運命に出会いました!〜年下令嬢は魔術師様を熱愛中〜



確かにまだわたしは16歳であり社交界にも頻繁に顔を出しているわけではない。それよりもグラナティス様と一緒にいたいし!だからといって情報に疎いままでいるわけがないだろう。情報の大切さはしっかり身に染みている。


すぅ、と目を細めて一人一人をしっかり脳内に記憶する。目の前の令息たちからは腐ったような澱んだような、明らかに害のある臭いがする。こういうのが分かるのって面倒この上ないけど体質的なものだし、危機管理という意味ではかなり役に立つ。


まぁその人の良し悪しが必ずしもわたしの嗅覚でわかるわけではないし、この奇妙な体質のせいで人との関わりに苦労するわ貴族としては落ちこぼれの烙印を押されるわでうんざりした時もあったけれど。


稀にわたしのように魔力を嗅覚で感じたり可視化できたり、味や肌で知覚できる人がいる。

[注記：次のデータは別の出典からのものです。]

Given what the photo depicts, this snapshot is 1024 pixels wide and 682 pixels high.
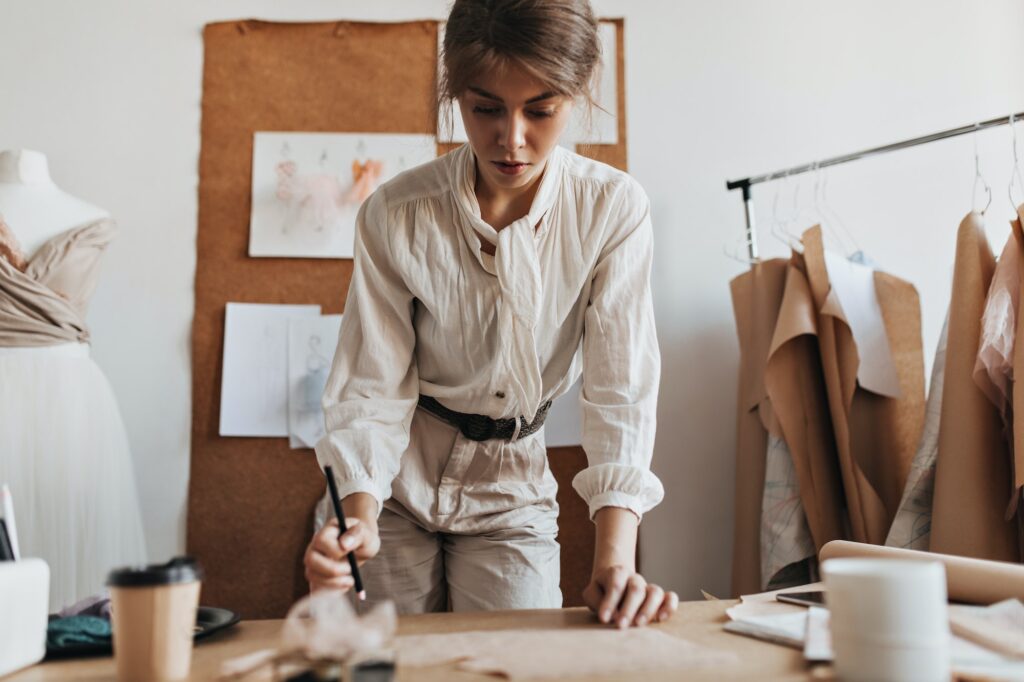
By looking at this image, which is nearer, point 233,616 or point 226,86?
point 233,616

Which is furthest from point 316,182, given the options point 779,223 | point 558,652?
point 558,652

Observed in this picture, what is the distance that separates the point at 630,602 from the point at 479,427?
1.37ft

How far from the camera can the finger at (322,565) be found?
0.86 m

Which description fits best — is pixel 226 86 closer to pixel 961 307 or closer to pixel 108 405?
pixel 108 405

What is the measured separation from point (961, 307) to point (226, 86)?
5.18 feet

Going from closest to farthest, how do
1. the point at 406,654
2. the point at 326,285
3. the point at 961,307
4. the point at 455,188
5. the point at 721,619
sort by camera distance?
the point at 406,654
the point at 721,619
the point at 455,188
the point at 961,307
the point at 326,285

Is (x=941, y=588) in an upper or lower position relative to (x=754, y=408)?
lower

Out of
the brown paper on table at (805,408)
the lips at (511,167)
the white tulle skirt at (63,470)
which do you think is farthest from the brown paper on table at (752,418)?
the white tulle skirt at (63,470)

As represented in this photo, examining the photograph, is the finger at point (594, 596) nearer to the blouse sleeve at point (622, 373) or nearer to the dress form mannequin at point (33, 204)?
the blouse sleeve at point (622, 373)

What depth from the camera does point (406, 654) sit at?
728 mm

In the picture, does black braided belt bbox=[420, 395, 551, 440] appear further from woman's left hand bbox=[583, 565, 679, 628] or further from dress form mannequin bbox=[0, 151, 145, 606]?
dress form mannequin bbox=[0, 151, 145, 606]

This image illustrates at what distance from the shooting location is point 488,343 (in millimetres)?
1175

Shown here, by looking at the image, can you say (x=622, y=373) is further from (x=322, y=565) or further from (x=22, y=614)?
(x=22, y=614)

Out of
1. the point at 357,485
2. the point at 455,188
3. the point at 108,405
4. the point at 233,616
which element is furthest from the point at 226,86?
the point at 233,616
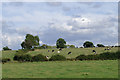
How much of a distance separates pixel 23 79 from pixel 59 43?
118592mm

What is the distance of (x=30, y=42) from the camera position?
100 m

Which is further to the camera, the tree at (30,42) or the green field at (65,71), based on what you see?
the tree at (30,42)

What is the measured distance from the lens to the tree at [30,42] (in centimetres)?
9903

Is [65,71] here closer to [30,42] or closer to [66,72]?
[66,72]

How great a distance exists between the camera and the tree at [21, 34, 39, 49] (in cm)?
9903

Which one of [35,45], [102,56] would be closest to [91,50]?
[102,56]

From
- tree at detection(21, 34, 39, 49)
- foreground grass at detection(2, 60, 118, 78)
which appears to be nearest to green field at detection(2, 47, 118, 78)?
foreground grass at detection(2, 60, 118, 78)

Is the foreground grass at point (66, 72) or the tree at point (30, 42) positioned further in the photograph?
the tree at point (30, 42)

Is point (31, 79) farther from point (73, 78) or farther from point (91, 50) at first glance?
point (91, 50)

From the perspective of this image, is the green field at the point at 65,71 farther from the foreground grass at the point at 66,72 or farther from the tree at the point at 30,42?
the tree at the point at 30,42

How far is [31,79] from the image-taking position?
19516mm

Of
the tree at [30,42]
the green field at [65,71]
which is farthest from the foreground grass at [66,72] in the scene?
the tree at [30,42]

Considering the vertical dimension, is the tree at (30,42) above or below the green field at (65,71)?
above

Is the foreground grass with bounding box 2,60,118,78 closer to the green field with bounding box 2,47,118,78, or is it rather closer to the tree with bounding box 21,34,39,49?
the green field with bounding box 2,47,118,78
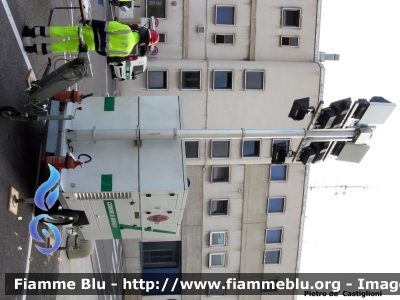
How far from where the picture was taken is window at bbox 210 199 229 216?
64.3 ft

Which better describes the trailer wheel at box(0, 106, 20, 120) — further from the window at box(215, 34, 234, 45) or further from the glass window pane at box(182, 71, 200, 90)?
the window at box(215, 34, 234, 45)

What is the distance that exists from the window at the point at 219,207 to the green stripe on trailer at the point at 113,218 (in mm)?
10019

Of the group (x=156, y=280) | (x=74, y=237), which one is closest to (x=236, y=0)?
(x=74, y=237)

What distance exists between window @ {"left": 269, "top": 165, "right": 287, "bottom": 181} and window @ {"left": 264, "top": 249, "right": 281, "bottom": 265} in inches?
145

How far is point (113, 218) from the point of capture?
9133 millimetres

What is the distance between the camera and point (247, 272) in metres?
20.7

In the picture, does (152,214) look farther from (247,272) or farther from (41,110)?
(247,272)

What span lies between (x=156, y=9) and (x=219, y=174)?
24.9 feet

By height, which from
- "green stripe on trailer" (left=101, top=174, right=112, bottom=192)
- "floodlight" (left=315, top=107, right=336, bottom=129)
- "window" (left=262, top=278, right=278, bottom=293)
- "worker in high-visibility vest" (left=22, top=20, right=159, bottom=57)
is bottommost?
"window" (left=262, top=278, right=278, bottom=293)

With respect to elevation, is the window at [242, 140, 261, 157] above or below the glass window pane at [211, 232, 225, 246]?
above

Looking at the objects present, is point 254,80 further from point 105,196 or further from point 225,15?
point 105,196

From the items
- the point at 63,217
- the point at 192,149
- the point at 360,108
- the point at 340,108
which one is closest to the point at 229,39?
the point at 192,149

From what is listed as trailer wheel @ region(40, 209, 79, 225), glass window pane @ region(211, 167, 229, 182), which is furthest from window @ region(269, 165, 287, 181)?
trailer wheel @ region(40, 209, 79, 225)

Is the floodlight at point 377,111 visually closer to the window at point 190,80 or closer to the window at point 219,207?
the window at point 190,80
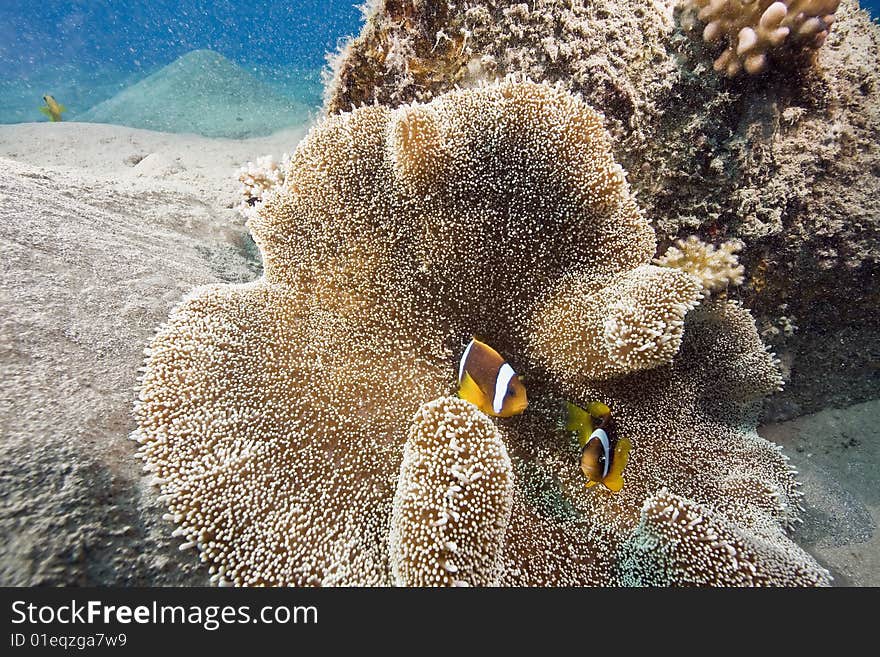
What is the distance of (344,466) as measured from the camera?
180 cm

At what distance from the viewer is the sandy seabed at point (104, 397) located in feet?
4.68

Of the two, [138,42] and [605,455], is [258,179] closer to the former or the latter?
[605,455]

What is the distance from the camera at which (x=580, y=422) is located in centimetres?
191

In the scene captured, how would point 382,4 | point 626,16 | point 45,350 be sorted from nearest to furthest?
point 45,350, point 626,16, point 382,4

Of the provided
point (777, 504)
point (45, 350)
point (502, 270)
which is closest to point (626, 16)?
point (502, 270)

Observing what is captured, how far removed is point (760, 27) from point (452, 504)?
2.29 metres

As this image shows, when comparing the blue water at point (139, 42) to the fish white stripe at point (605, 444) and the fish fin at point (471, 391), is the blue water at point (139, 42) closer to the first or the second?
the fish fin at point (471, 391)

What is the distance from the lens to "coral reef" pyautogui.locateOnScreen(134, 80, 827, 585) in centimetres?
164

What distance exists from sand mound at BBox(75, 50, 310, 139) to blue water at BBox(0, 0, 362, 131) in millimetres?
2189

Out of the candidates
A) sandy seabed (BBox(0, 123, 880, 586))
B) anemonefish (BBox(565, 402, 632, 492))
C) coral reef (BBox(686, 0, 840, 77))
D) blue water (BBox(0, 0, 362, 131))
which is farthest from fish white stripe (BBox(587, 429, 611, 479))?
blue water (BBox(0, 0, 362, 131))

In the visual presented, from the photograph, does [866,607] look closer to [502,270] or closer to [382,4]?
[502,270]

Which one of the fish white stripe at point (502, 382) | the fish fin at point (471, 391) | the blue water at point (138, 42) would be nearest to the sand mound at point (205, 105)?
the blue water at point (138, 42)

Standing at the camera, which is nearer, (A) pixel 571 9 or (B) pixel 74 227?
(A) pixel 571 9

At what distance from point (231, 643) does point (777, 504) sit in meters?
2.26
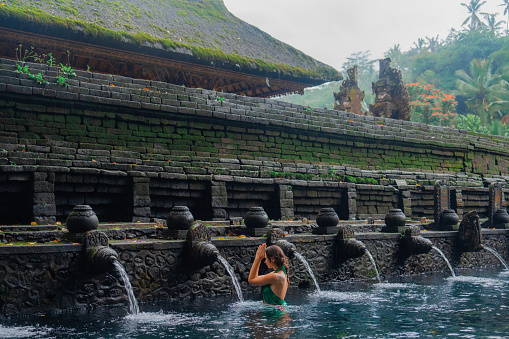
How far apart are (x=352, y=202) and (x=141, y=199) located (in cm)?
602

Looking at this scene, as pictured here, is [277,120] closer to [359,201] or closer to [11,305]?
[359,201]

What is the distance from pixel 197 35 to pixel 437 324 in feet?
41.3

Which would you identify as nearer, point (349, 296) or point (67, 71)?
point (349, 296)

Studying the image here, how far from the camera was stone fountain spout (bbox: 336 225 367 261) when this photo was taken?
1012cm

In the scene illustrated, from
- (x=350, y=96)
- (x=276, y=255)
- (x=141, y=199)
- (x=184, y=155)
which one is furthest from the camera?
(x=350, y=96)

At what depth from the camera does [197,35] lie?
55.3ft

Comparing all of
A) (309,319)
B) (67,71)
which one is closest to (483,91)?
(67,71)

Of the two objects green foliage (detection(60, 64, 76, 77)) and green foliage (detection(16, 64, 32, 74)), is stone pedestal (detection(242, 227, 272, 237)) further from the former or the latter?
green foliage (detection(16, 64, 32, 74))

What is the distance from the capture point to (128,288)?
7496mm

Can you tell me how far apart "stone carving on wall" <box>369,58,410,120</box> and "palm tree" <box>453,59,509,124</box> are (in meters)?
17.4

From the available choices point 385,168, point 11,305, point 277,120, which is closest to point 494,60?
point 385,168

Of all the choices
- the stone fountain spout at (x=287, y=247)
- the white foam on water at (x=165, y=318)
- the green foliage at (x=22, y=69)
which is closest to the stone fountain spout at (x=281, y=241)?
the stone fountain spout at (x=287, y=247)

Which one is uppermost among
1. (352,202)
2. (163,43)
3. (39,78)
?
(163,43)

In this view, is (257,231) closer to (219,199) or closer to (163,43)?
(219,199)
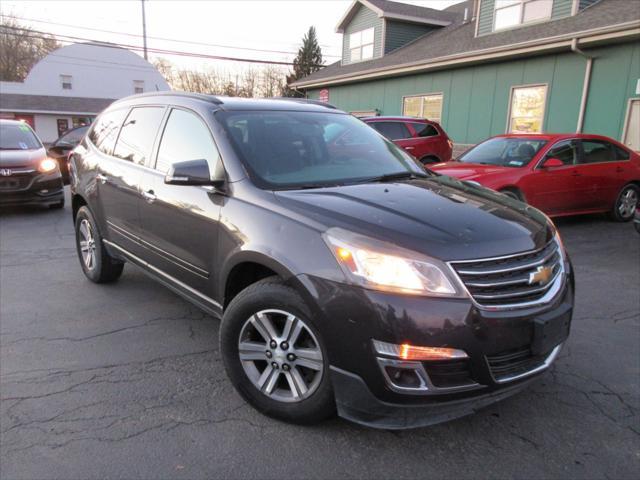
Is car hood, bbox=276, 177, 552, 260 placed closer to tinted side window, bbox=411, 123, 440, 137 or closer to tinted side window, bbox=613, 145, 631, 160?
tinted side window, bbox=613, 145, 631, 160

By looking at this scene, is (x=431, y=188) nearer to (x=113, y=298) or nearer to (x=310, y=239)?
(x=310, y=239)

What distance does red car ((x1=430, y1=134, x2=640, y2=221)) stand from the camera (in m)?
7.39

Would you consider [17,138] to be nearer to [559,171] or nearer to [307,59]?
[559,171]

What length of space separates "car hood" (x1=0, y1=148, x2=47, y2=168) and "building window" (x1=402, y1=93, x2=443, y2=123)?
11798 millimetres

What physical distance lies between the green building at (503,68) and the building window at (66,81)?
30.6m

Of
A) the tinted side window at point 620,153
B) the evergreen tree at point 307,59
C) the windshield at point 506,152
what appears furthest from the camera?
the evergreen tree at point 307,59

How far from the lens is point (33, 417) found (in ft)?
9.20

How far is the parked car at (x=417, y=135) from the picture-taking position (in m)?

体質的な問題で、魔力に過敏なせいでその副作用的なものとしてそういう症状が出るらしい。魔力をよく感じられるのなら魔術の扱いは上手くなるというのが俗説だけど、わたしのような体質だと逆に魔力を感じすぎて暴走してしまうこともある。勿論上手に付き合って成功している人もいるけれど。


まぁわたしはそもそも魔術の行使ができないからその危険性もほぼないに等しい。体の内部で完結する身体強化や自己治癒能力の向上ならできるが、火を出したり水を出したりと現実に物質的に作用するものはさっぱりだ。


この国の貴族は総じて魔力が高く扱いも上手い。魔力が高いからこそ貴族に取り立てられるとも言えるかしら。だからこそ魔術を行使できないわたしは貴族としては欠陥品なのよね。別に気にしてないけど。